• **Task item**:
Begin at the line with "함께 손을 모은 이들의" and output every line through the end of the records, exactly as given. Omit pictures.

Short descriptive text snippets

══════

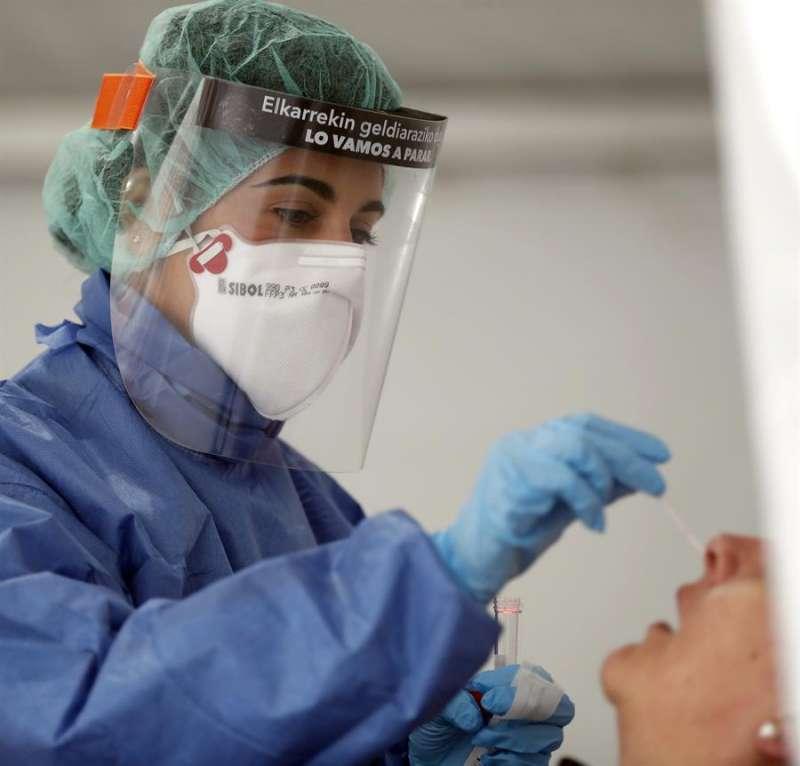 Una enfermera realiza una prueba a una sanitaria. EFE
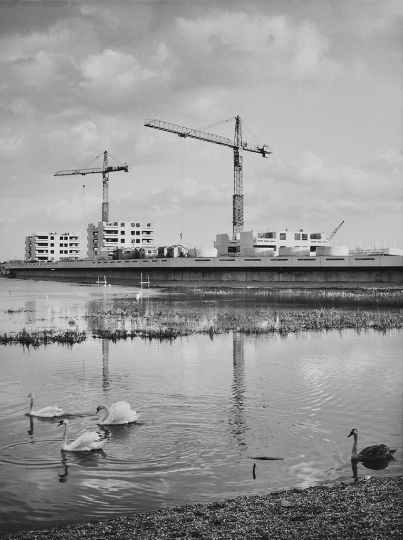 Construction of towers on Southmere Lake. 1970 © London Metropolitan Archives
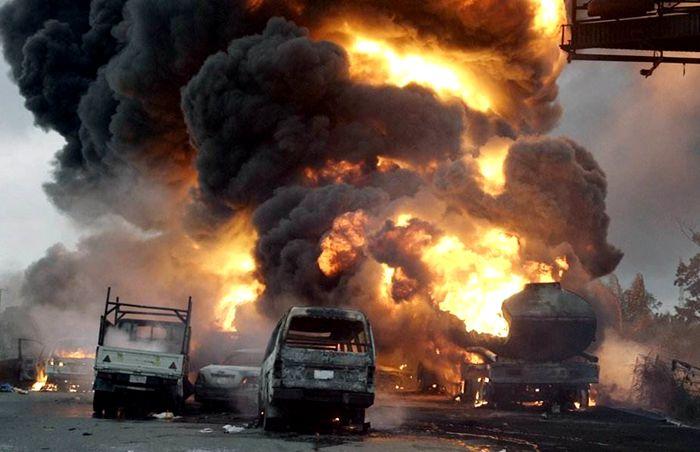 油罐车爆炸图片
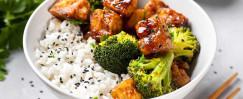 General Tso's Tofu with Broccoli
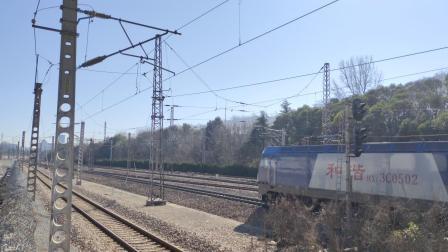 电力客车K1155(成都-上海)林场站一道通过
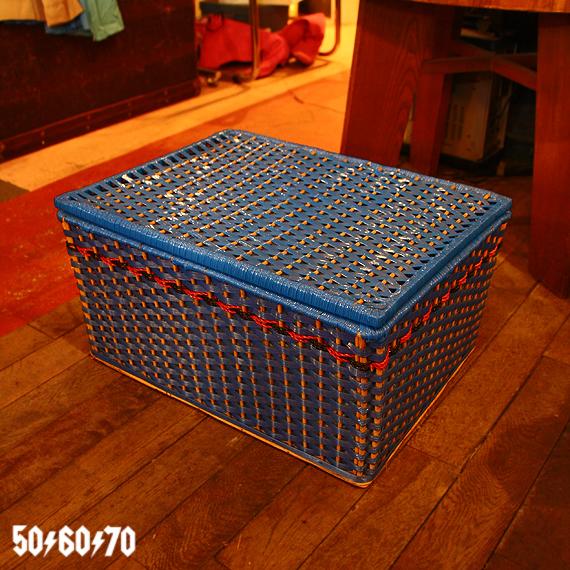 1970s Vintage 青いビニールかご おもちゃ箱_e0243096_16023829.jpg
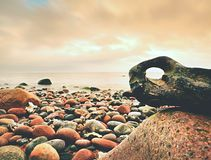 Puesta del sol romántica en el horizonte, reflejando en orilla, mar liso de la tarde, concepto del viaje Imagen de archivo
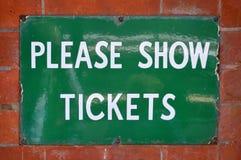 卖票标志在葡萄酒会开蓝色钟形花的草铁路在南英国 库存图片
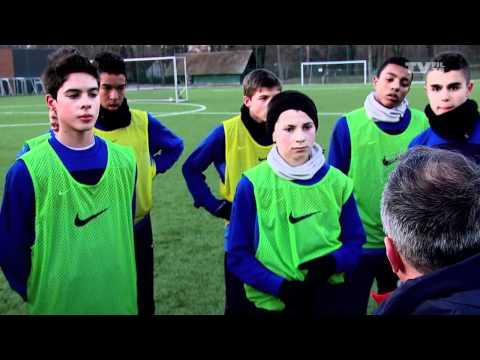 La bagarre Everton-OL fait jaser en Angleterre | Revue de pressede YouTube · Durée:  2 minutes 34 secondes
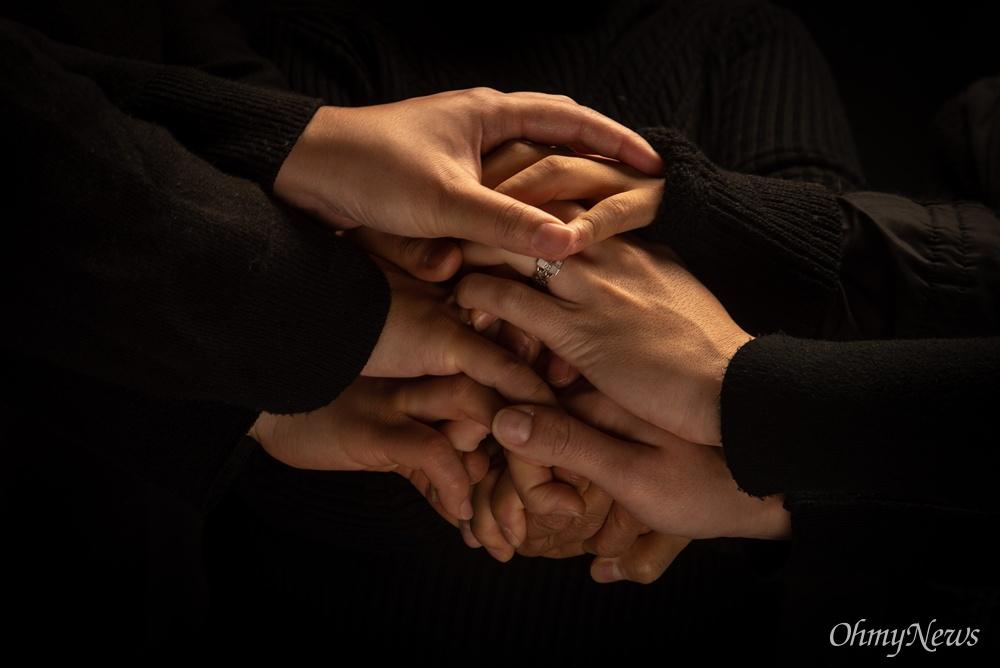 함께 손을 모은 이들의 공통점은 엄마다. 자식을 떠나 보낸 엄마 그리고 남은 아이들을 위해 자신을 또 희생하는 엄마다.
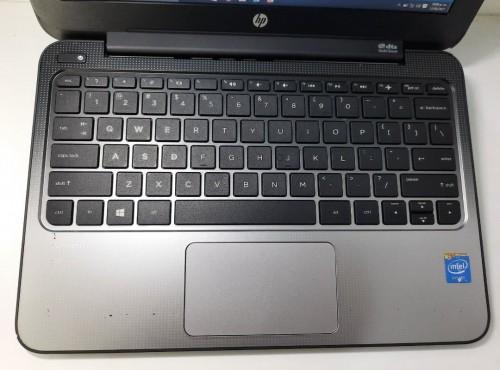 Laptop Hp Stream 11 Pro Con Detalles Esteticos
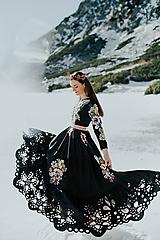 Šaty - Čierne vyšívané šaty Poľana - 11604265_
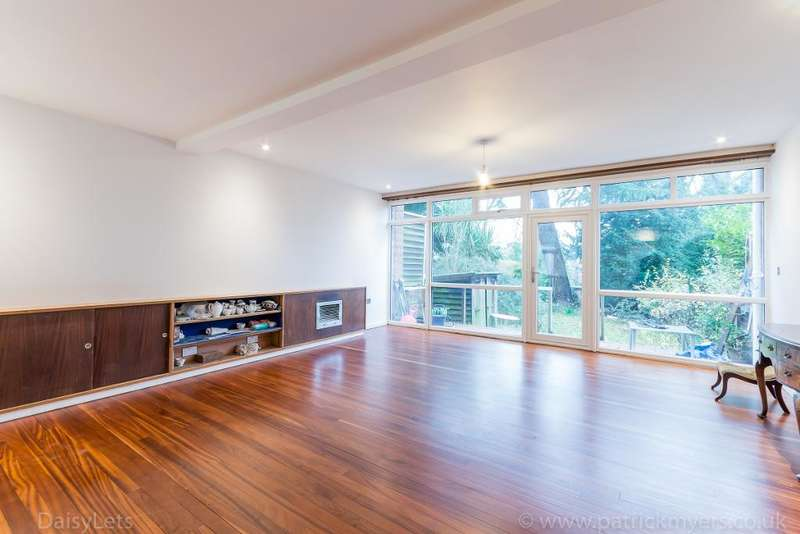 4 Bedrooms Terraced House for rent in Little Brownings, Forest Hill, London, SE23 3XJ
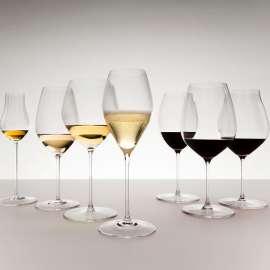Verschiedene Riedel Weingläser links 3 mit Weisswein und eines mit Schaumwein, rechte 3 mit Rotwein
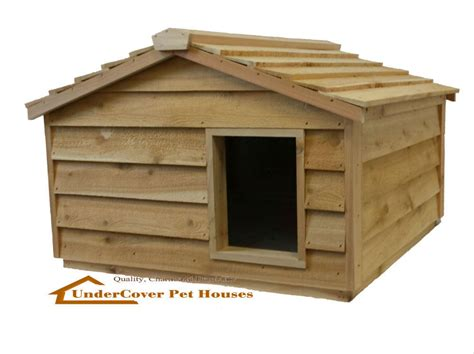 insulated outdoor cat house large insulated cedar outdoor cat house small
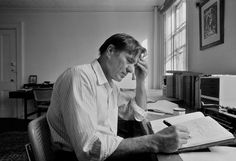 Galway Kinnell, Plain-Spoken Poet, Is Dead at 87 - NYTimes.com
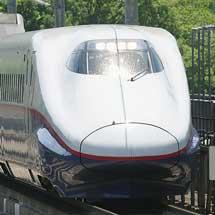 E2系N10編成が団臨で東北新幹線に入線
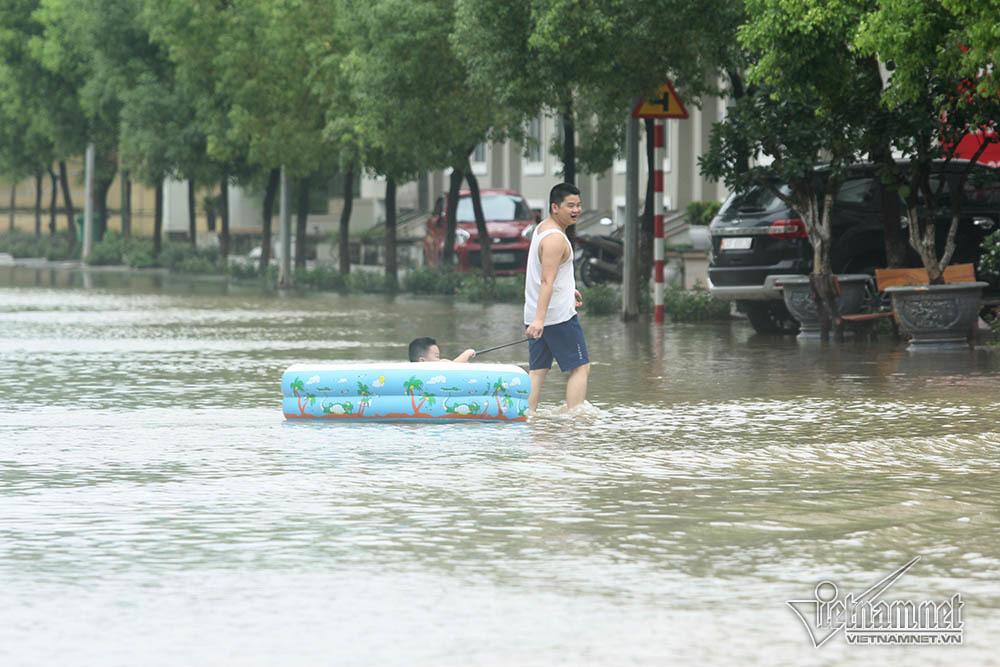 Biển nước 'bao vây' khu biệt thự triệu đô ở Hà Nội
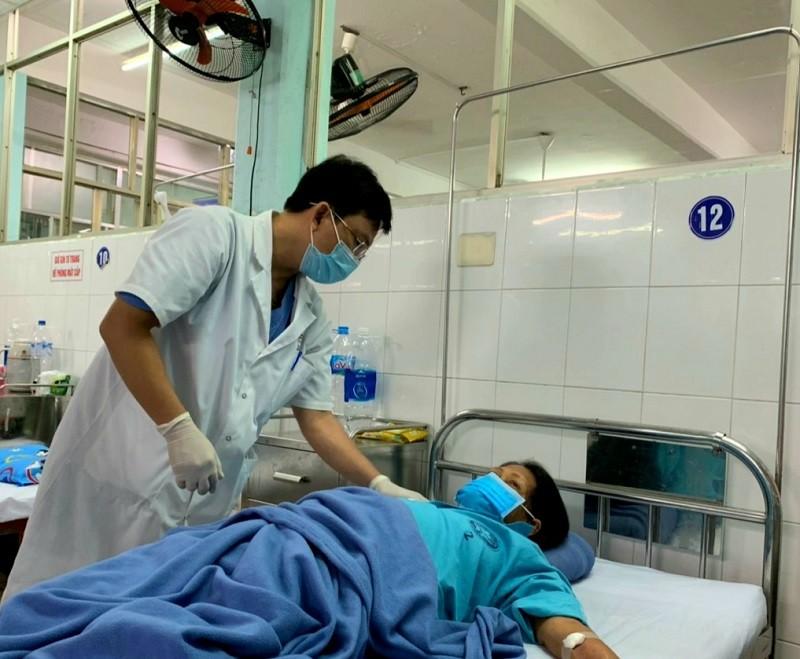 Bắt 2 con sán lá gan trong ống mật 1 nữ bệnh nhân - ảnh 1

══════

• **Solution to this task**:
 함께 손을 모은 이들의 공통점은 엄마다. 자식을 떠나 보낸 엄마 그리고 남은 아이들을 위해 자신을 또 희생하는 엄마다.
 Laptop Hp Stream 11 Pro Con Detalles Esteticos
 Šaty - Čierne vyšívané šaty Poľana - 11604265_
 4 Bedrooms Terraced House for rent in Little Brownings, Forest Hill, London, SE23 3XJ
Verschiedene Riedel Weingläser links 3 mit Weisswein und eines mit Schaumwein, rechte 3 mit Rotwein
 insulated outdoor cat house large insulated cedar outdoor cat house small
 Galway Kinnell, Plain-Spoken Poet, Is Dead at 87 - NYTimes.com
 E2系N10編成が団臨で東北新幹線に入線
 Biển nước 'bao vây' khu biệt thự triệu đô ở Hà Nội
 Bắt 2 con sán lá gan trong ống mật 1 nữ bệnh nhân - ảnh 1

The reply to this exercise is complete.